先日、お店のお菓子コーナーを歩いていた時のこと。あるパッケージと目が合い、気づけば吸い込まれるように買い物かごへ入れていました。
それが、日清シスコの**「ココナッツサブレ」。
しかも、今大人気のパペットキャラクター「スンスン(PUPPET SUNSUN)」**とのコラボパッケージだったのです。あのぽわぽわとした青い姿と、レトロ可愛い世界観がサブレの佇まいにマッチしすぎていて、抗えませんでした(笑)。
執筆の合間にあの絶妙なサクサク感と甘じょっぱさを楽しみながら「そういえば、ココナッツサブレって一体いつからあるんだろう?」と一つの疑問が湧いできました。
調べてみると、そこには1枚のお菓子を通して日本人の「大衆心理」を掴み続けてきた、驚くべき歴史と企業の仕掛けが隠されていました。
誕生は1965年。なぜ「ココナッツ」だったのか?
ココナッツサブレが誕生したのは、今から60年以上も前の1965年(昭和40年)。当時は「シスコ製菓(現:日清シスコ)」という会社から発売されました。
半世紀以上も前ということに驚きますが、さらに面白いのは「なぜ当時、ココナッツだったのか?」という点です。
1965年といえば、日本は高度経済成長期の真っ只中。

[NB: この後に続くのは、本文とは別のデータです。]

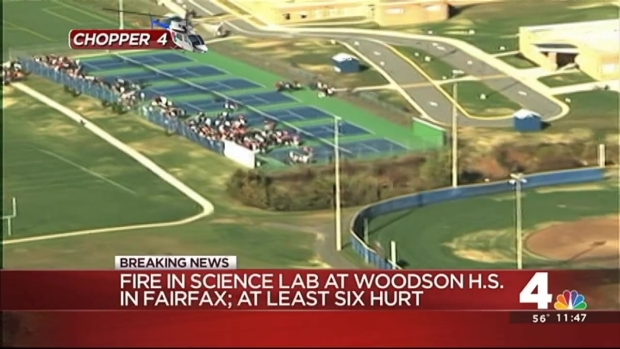 Two Airlifted After Fire at W.T. Woodson High School in Fairfax County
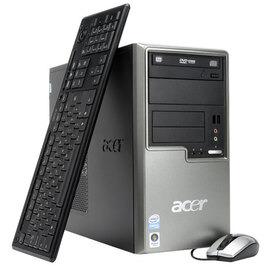 Acer Veriton M464 E2200 2GB 320GB GF7050 Reviews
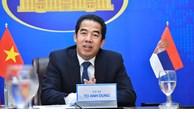 Renforcement de la coopération Vietnam-Serbie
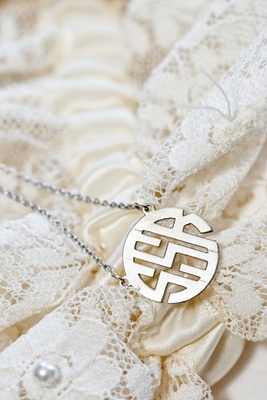 SSR circle monogram necklace on chain for bride on wedding day gift idea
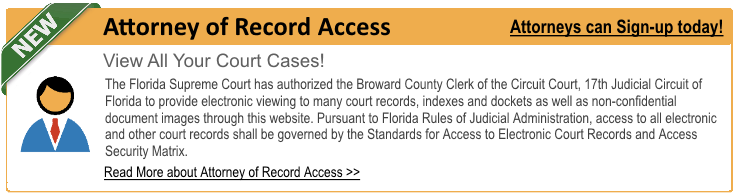 Child Support - Broward County Clerk of Courts
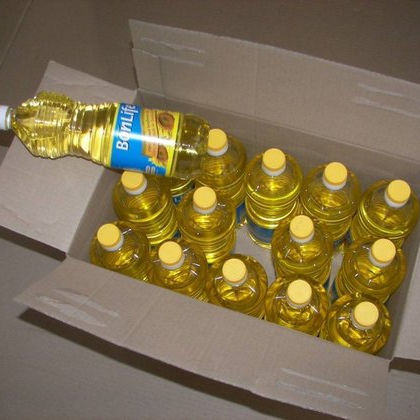 100% Doubled Refined sunflower Oil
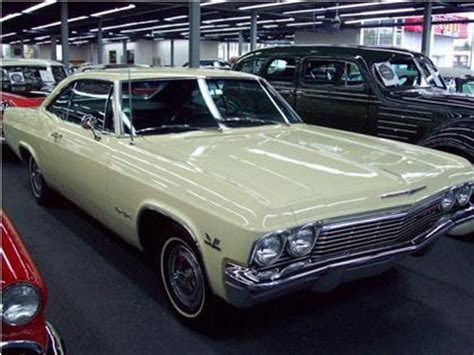1965 impala ss 396 for sale used 1965 chevrolet impala ss 396 quot chevrolet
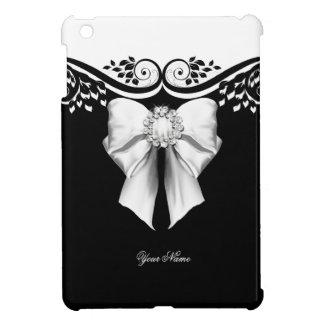 För vitjuveln för eleganten avbildar den svart pil iPad mini skydd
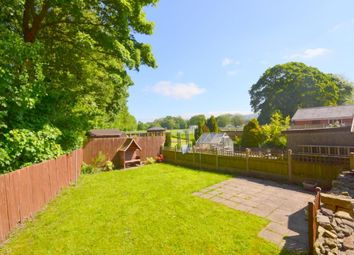 Thumbnail 2 bed terraced house for sale in Mitton Road, Whalley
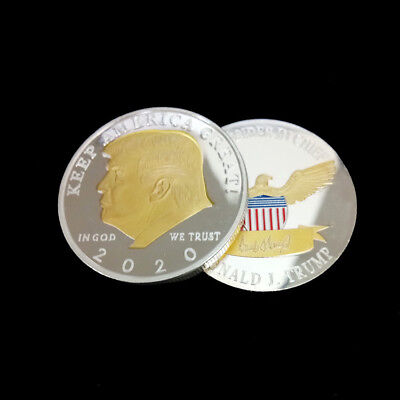 Hot Silver&Gold US President Donald Trump 2020 KEEP AMERICA GREAT Two Tone Coin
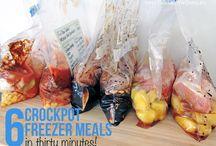 Crockpot/freezer meals! / by Kara Cuevas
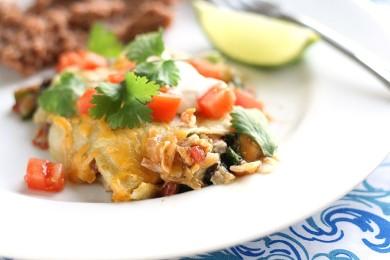 Рецепт Мексиканская лазанья
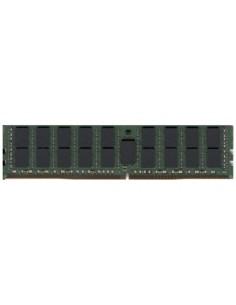 Dataram DRL2400R8/16GB muistimoduuli 1 x 16 GB DDR4 2400 MHz ECC Dataram DRL2400R8/16GB - 1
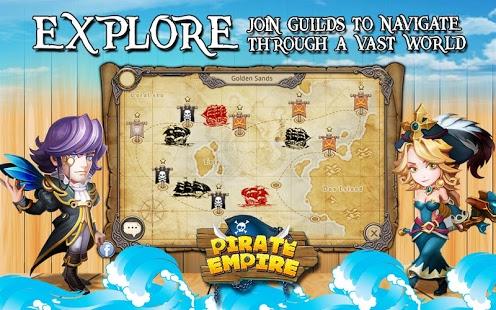 Pirate Empire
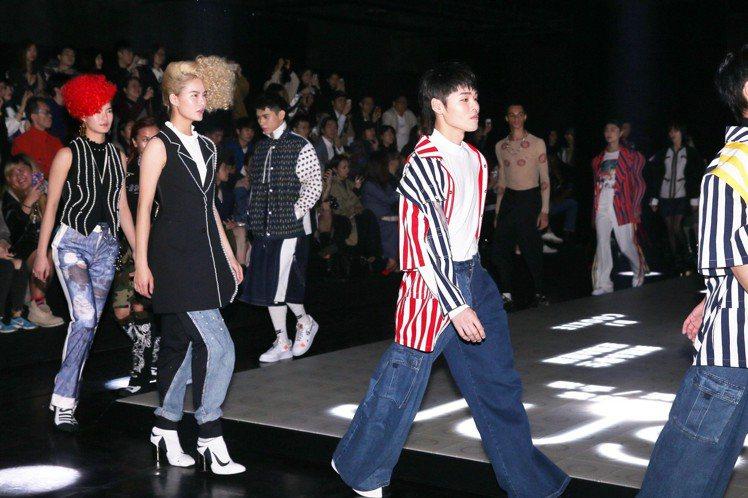 台北時裝周,JUST IN XX 2019春夏秀。圖/記者林伯東攝影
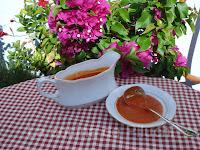 http://www.recetaspasoapaso.com/2011/10/salsa-de-tomate-en-conserva.html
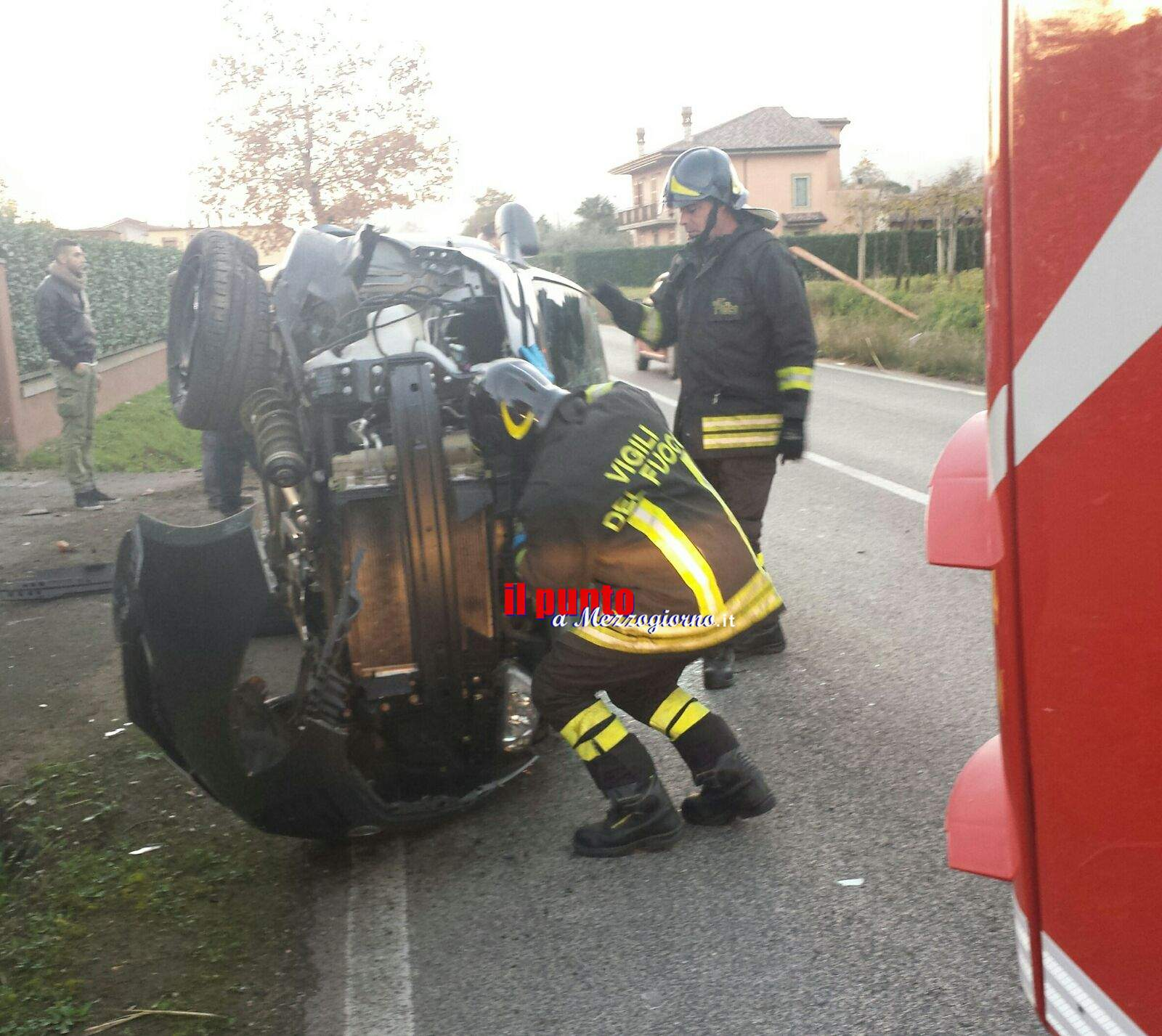 incidente-roccagorga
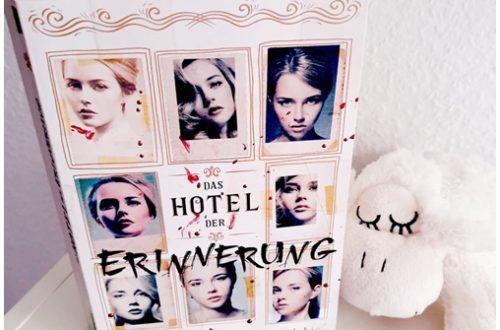 """alt=""""Das Hotel der Erinnerung"""""""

前年の1964年には「海外旅行(ハワイ旅行)の自由化」が始まり、日本中に空前の「南国・トロピカルブーム」が巻き起こっていました。
当時の日本人にとって、ココナッツは単なる果物ではなく、「まだ見ぬ異国、憧れの南国」を象徴する最先端のトレンドだったのです。
人間には「手軽に非日常や憧れを疑似体験したい」という強い心理があります。
ココナッツサブレは、日常のおやつという身近な存在でありながら、一口食べれば「最先端の南国気分」を味わえるという、当時の大衆心理を完璧に捉えたイノベーション商品だったわけです。
そもそも「サブレ」って何だろう?
ちなみに「サブレ」の由来にも諸説あります。
フランスの「サブレ(Sablé)」という町で作られたのが発祥という説のほか、フランス語でサブレには「砂をまく・砂で覆う」という意味もあります。
バターと小麦粉を混ぜ合わせる時の、あの独特の「砂のようにもろもろと崩れる質感」が、あのサクサク食感の由来です。表面にうっすらと刻まれた網目のような模様も、発売当時から変わらない「西洋のアンティーク調の絵柄」がベースになっており、ここにも当時の「洋風なものへの憧れ」の心理が刻まれています。
「憧れ」から「安心」、そして「癒やし」への心理的シフト
この商品の最大の凄さは、時代とともに「買い手が感じる心理的価値」を変化させて生き残ってきたことです。
1965年(発売当時): 「最先端の、異国の味への憧れ」
昭和後半〜平成: 「いつ食べても変わらない安心感」
2026年(現代): 「スンスンコラボに代表される、日常の癒やし」
製造元は時代を経て「日清シスコ」へと変わり、チキンラーメンやカップヌードルで知られる日清グループの技術と融合しました。しかし、味やパッケージのアイデンティティ(核)は決して変えませんでした。
その一方で、現代人のライフスタイルに合わせて「小分けパック」にリニューアルしたり、現代の疲れた大人たちの心に刺さる「スンスン」のようなキャラクターとコラボしたりと、「人間の行動と心理のトレンド」に寄り添う微調整を今も stealth(密か)に続けているのです。
1枚のサブレに詰まった、日本人の記憶
発売から60年。
私たちがココナッツサブレを食べて「ホッとする」のは、単に美味しいからだけではありません。私たちは1枚のサブレを通じて、昭和から令和へと続く「日本人の記憶」を一緒に味わっているからなのかもしれません。
かつてハワイに憧れた昭和の人々も、現代スンスンに癒やされている私たちも、根底にある「ときめきを求める心理」は同じ。
皆さんも今日のおやつに、そんな歴史と心理が詰まった1枚を、サクッと一口いかがですか?